Amanda hizo el crucigrama de The New York Times en el móvil (temía la demencia y pensaba que así la prevenía) mientras el tiempo transcurría de manera extraña, como siempre que se mide en minutos delante del televisor. Si la noche anterior había tenido muchas ganas de ver qué pasaba en el trabajo y follar con su marido, en ese momento le parecía importante quedarse con sus hijos en el sofá: Archie aletargado, con su sudadera demasiado grande, y Rose infantil, envuelta en aquella manta de lana áspera que habían dejado en el brazo del sofá. Clay sirvió unos cuencos de helado, luego se los llevó y el lavavajillas trabajó emitiendo ruidos plácidos y guturales. Rose miraba con expresión vaga, Archie bostezó de forma ruidosa (tan mayor de repente) y Amanda los mandó a la cama con la orden de cepillarse los dientes, aunque no vigiló el cumplimiento de ese mandato.
Bostezó, bastante cansada para irse a la cama, pero por alguna razón estaba segura de que si se movía no se dormiría. Clay cambió de canal y dejó un rato a Rachel Maddow antes de poner un thriller que no pudieron seguir ninguno de los dos, algo sobre unos detectives y sus víctimas.
—La televisión es una idiotez. —La apagó. Prefería jugar con el móvil. Puso unos cubitos en un vaso—. ¿Quieres tomar algo?
Amanda movió la cabeza.
—No, no quiero nada más.
Aún no sabía con qué interruptor se controlaba cada foco. Pulsó uno y se iluminaron la piscina y el terreno situado detrás con haces de luz blanca entre el ramaje verde. Volvió a apagarlo devolviéndolo todo a su negrura, que parecía el estado correcto, el natural.
—Necesito un poco de agua —dijo o pensó antes de ir a la cocina; justo cuando llenaba uno de los vasos de Ikea oyó un roce, una pisada y una voz, algo que le pareció anómalo o alarmante—. ¿Lo has oído?
Clay masculló porque no estaba muy atento. Usó los botones laterales del móvil para verificar que estaba silenciado.
—Yo no soy.
—No... —Amanda bebió un poco de agua—. Era algo más.

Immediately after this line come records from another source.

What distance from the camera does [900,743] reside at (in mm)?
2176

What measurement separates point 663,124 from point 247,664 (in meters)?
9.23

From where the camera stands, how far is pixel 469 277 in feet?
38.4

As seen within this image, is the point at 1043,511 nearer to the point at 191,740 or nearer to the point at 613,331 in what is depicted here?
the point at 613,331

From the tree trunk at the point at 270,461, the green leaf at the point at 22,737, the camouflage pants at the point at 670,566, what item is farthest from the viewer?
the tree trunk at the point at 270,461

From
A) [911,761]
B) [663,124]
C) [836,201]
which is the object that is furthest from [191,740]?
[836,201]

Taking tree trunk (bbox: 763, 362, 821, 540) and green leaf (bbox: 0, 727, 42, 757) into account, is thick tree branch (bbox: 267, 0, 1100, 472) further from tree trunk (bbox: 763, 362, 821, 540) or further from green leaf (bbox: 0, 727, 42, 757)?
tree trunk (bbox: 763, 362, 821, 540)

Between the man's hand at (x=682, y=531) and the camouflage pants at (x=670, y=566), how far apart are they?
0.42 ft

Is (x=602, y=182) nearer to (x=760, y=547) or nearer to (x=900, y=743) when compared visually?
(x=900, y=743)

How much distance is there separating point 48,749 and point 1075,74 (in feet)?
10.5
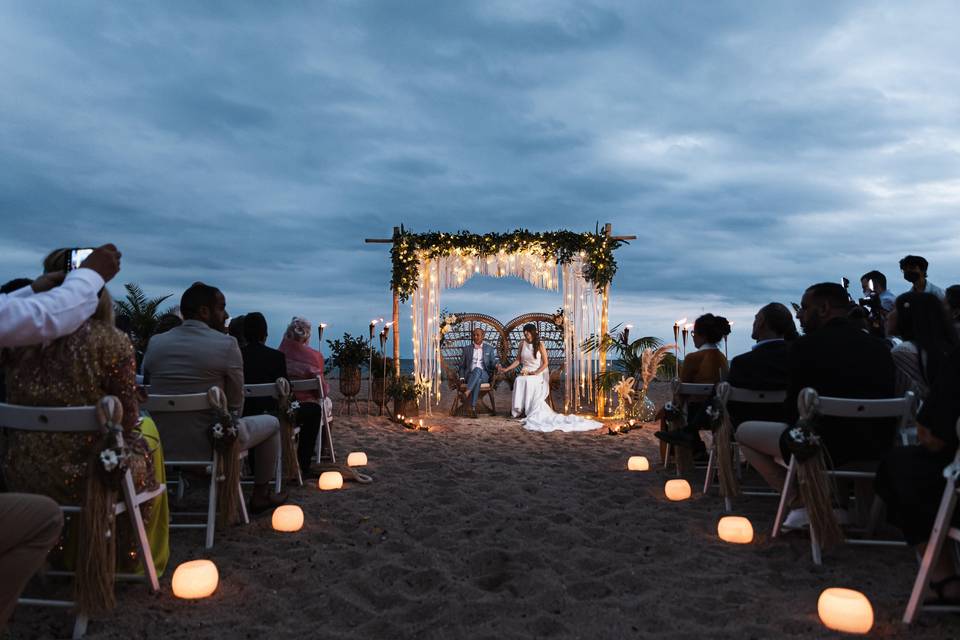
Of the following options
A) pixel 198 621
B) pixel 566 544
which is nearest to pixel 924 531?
pixel 566 544

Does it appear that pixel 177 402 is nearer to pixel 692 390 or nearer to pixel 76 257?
pixel 76 257

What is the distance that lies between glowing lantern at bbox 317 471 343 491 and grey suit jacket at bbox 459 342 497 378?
603 cm

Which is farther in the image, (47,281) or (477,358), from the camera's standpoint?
(477,358)

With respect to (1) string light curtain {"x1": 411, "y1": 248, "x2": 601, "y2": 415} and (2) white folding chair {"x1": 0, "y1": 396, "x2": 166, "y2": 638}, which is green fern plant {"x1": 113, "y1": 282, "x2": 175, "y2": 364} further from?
(2) white folding chair {"x1": 0, "y1": 396, "x2": 166, "y2": 638}

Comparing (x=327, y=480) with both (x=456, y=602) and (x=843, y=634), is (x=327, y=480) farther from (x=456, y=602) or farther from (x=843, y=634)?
(x=843, y=634)

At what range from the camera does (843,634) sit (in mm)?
2438

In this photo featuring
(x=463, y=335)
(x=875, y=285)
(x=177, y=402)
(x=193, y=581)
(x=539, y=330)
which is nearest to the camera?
(x=193, y=581)

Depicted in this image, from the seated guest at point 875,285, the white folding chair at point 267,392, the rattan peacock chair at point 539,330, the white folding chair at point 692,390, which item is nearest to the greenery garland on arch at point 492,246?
the rattan peacock chair at point 539,330

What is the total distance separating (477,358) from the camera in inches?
432

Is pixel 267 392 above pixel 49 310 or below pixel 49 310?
below

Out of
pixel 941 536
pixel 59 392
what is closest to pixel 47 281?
pixel 59 392

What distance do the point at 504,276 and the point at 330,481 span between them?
20.9 ft

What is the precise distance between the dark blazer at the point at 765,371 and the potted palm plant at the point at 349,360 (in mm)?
7279

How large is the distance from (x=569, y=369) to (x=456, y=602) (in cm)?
799
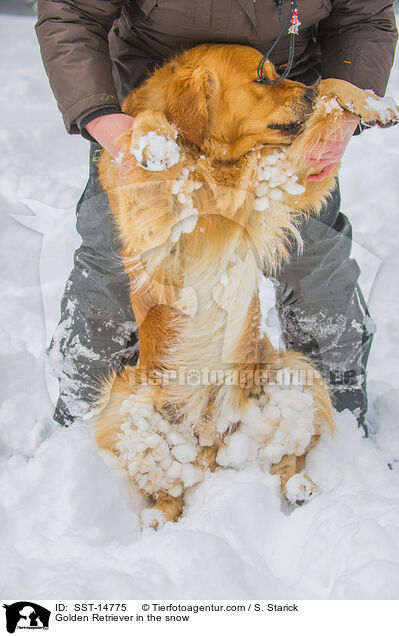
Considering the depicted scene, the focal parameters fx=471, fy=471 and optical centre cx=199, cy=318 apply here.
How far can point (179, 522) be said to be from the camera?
1.12m

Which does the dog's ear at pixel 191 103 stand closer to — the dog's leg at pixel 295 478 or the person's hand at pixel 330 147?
the person's hand at pixel 330 147

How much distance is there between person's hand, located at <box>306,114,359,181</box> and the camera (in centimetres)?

Otra vez: roces, una voz, un murmullo en voz baja, una presencia. Una alteración, un cambio. Algo. Esta vez estaba más segura. Se le aceleró el corazón. Se sintió sobria, despierta. Sin hacer ruido, dejó la copa en la encimera de mármol. De repente le parecía adecuado el sigilo.
—He oído algo —susurró.
Circunstancias como ésa convocaban al marido. Estaba obligado a ser el hombre. A él no le importaba. Quizá hasta le gustase, quizá incluso se sintiera necesario. Casi podía oír los ronquidos de Archie al fondo del pasillo, como los de un perro dormido.
—Habrá sido un ciervo que pasaba por ahí delante.

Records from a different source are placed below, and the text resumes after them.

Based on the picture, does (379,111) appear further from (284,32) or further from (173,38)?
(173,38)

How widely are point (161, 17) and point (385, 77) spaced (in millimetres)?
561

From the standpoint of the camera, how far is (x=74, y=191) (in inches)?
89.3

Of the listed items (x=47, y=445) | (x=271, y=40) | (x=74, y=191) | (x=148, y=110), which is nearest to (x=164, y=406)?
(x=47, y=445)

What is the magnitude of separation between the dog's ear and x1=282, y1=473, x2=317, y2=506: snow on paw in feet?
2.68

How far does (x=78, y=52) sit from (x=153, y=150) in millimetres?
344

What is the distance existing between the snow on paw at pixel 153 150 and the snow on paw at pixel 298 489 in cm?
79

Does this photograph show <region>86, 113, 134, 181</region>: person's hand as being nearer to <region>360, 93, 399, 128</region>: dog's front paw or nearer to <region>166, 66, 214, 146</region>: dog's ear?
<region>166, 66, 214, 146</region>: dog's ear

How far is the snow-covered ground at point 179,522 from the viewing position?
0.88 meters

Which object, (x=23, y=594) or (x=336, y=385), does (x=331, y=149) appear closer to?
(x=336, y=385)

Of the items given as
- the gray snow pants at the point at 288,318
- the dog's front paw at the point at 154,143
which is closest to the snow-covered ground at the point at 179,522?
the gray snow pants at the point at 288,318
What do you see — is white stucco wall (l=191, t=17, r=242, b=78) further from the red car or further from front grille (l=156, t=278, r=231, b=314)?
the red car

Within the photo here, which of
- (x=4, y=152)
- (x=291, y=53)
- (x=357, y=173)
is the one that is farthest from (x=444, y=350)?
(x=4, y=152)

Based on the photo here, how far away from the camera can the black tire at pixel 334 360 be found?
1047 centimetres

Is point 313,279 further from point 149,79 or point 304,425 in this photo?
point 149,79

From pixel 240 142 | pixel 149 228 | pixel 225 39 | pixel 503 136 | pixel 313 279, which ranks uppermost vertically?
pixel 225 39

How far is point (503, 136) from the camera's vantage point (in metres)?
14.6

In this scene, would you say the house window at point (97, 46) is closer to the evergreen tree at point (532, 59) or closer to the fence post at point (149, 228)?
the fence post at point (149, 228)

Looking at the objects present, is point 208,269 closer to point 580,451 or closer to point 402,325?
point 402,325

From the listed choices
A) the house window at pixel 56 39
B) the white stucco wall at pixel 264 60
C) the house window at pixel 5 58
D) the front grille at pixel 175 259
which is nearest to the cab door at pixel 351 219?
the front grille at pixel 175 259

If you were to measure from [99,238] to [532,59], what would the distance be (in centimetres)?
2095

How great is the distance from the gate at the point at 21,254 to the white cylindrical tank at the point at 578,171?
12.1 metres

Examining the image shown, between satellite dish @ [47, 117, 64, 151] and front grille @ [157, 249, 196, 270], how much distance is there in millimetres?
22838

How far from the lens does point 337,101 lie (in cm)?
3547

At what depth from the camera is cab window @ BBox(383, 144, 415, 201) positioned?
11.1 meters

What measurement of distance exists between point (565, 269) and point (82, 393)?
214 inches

—Algo es. —Amanda levantó la mano para que su querido esposo se callara. Tenía en la boca el regusto metálico del miedo—. Estoy segura de que he oído algo.

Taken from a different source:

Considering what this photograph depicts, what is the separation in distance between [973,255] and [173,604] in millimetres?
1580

Otra vez, innegable: un ruido. Una tos, una voz, un paso, un titubeo, la inclasificable certeza animal de que hay otro miembro de tu especie en las inmediaciones y la pausa, elocuente, a la espera de ver si tiene propósitos nefandos. Llamaron a la puerta. Golpes en la puerta de esa casa, donde nadie sabía que estaban, ni siquiera el sistema de posicionamiento global, esa casa cercana al mar, pero perdida entre campos, esa casa de ladrillos rojos pintados de blanco, el mismo material que eligió el cerdito más listo porque lo protegería mejor que ningún otro. Llamaron a la puerta.